> ARTICLE
.....
And then there’s the music, both sacred and secular, from “Joy To The World” to “The Christmas Song”; I can sit down and play just about any secular Christmas standard for memory, and ad nauseum.

Christmas gives us memories that are carried forward for years.  Heart-warming or blood-chilling, Christmas leaves a mark.

Yet Easter, the celebration of Christ’s resurrection is what really matters most to Christianity.   There’s nothing sentimental about the death, burial and resurrection of Jesus.   It’s not warm and fuzzy like the cotton cloth you want to wrap the baby Jesus in.  Holy Week is more of a spiritual emotional journey- Hope welcomed and celebrated, Hope betrayed, Hope put to death, and Hope coming back to life in victory.  Nothing sappy about that.

Easter is a holy day, not a holiday.  No one fondly recalls a particular childhood Easter, but more likely will lump the egg hunts and Easter baskets of the past into one collective Easter memory.

I can’t remember any Easters before Easter 2008.  I remember ‘08 because it wasn’t all that long ago, and because the newness of love was in my life.  I picked up my Southern Born woman in the early-ish hours and went to Christ Cathedral.  I don’t remember anything of the service, nor about the lunch I’m certain we shared afterwards.  Neither of us was in a particularly resurrected mood, and the weather was grey, but I remember that I was with her, and glad of it.

Easter 2009 was a good one.  My dearest companion went with one of her daughters to an early sunrise service, put on for the homeless; they were eager to hear Del Rio, a homeless preacher who’d spoken in years past.  They liked the sound of his name, and they repeated it soulfully, as if the name “Del Rio” tasted like barbecue in Memphis, rolling around in their mouths.

Much to their disappointment, Del Rio didn’t show.  A seminary student spoke, lofty and intelligent, perhaps condescending, and certainly without the soul of Del Rio, thus disappointing the two Southern Born Women.   Following the sunrise service,  they met me at the Cathedral, where, trust me, nothing tastes like Memphis.
.....
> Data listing
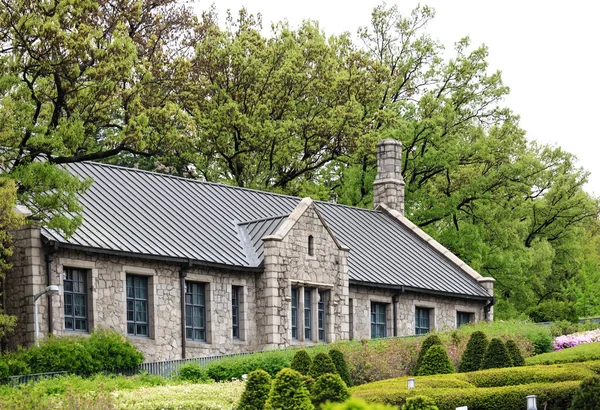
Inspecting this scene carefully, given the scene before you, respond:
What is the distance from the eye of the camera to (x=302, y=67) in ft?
185

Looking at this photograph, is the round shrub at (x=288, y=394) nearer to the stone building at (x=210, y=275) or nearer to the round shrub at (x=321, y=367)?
the round shrub at (x=321, y=367)

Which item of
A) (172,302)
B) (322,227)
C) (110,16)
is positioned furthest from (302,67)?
(172,302)

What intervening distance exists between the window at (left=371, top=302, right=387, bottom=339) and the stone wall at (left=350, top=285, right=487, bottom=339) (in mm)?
146

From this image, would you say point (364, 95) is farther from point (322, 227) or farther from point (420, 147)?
point (322, 227)

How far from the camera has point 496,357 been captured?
3191cm

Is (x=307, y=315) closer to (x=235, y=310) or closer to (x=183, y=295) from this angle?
(x=235, y=310)

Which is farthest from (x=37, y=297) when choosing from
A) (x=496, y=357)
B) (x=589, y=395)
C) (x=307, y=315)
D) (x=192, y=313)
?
(x=589, y=395)

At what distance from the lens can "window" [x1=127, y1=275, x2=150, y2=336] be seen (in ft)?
120

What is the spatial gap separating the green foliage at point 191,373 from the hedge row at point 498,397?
7.53 metres

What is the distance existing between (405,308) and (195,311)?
9886mm

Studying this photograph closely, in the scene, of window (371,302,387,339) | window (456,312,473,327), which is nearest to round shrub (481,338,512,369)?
window (371,302,387,339)

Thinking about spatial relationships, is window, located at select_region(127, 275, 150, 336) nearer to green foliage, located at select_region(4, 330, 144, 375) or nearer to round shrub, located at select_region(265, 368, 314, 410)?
green foliage, located at select_region(4, 330, 144, 375)

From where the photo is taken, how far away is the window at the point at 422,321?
4653cm

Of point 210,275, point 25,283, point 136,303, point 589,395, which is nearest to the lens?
.....
> GIVEN PROBLEM A
In the Easter essay, whom were the two women eager to hear at the 2009 sunrise service?
> GIVEN PROBLEM B
List the stages of Hope that the Easter essay names for Holy Week.
> GIVEN PROBLEM C
Pick up the Easter essay after its final sentence and write what comes next.

> EXERCISE OUTPUT A
Del Rio, a homeless preacher who had spoken there in years past.

> EXERCISE OUTPUT B
Hope welcomed and celebrated, Hope betrayed, Hope put to death, and Hope coming back to life in victory.

> EXERCISE OUTPUT C
The sanctuary was packed with Belle Meade socialites dressed to the nines, a few homeless folks, regulars, and irregulars.  The Bishop delivered a fine sermon, and the choir was accompanied by a brass section, and my memory was vaguely stirred with the singing of “Christ The Lord Is Risen Today”,  Easter’s most popular hymn.

After receiving the Eucharist, we skipped out, and took the younger SBW to her father’s church, which sits piously above a buzzing Nashville neighborhood called Green Hills.  Ninety minutes later, we had read the New York Times and shared a pot of Lady Grey tea, and headed back up the hill to retrieve said daughter, upon which we encountered her father and his new girlfriend, as if to highlight the new season that Easter represents.

Finally, we got to the only thing that mattered any more on this fine Easter Sunday- the restaurant where we had made brunch reservations.  My daughters arrived, along with their cousin Dave and his wife Liz, and my brother David and his wife Lynda, who were visiting from Washington State.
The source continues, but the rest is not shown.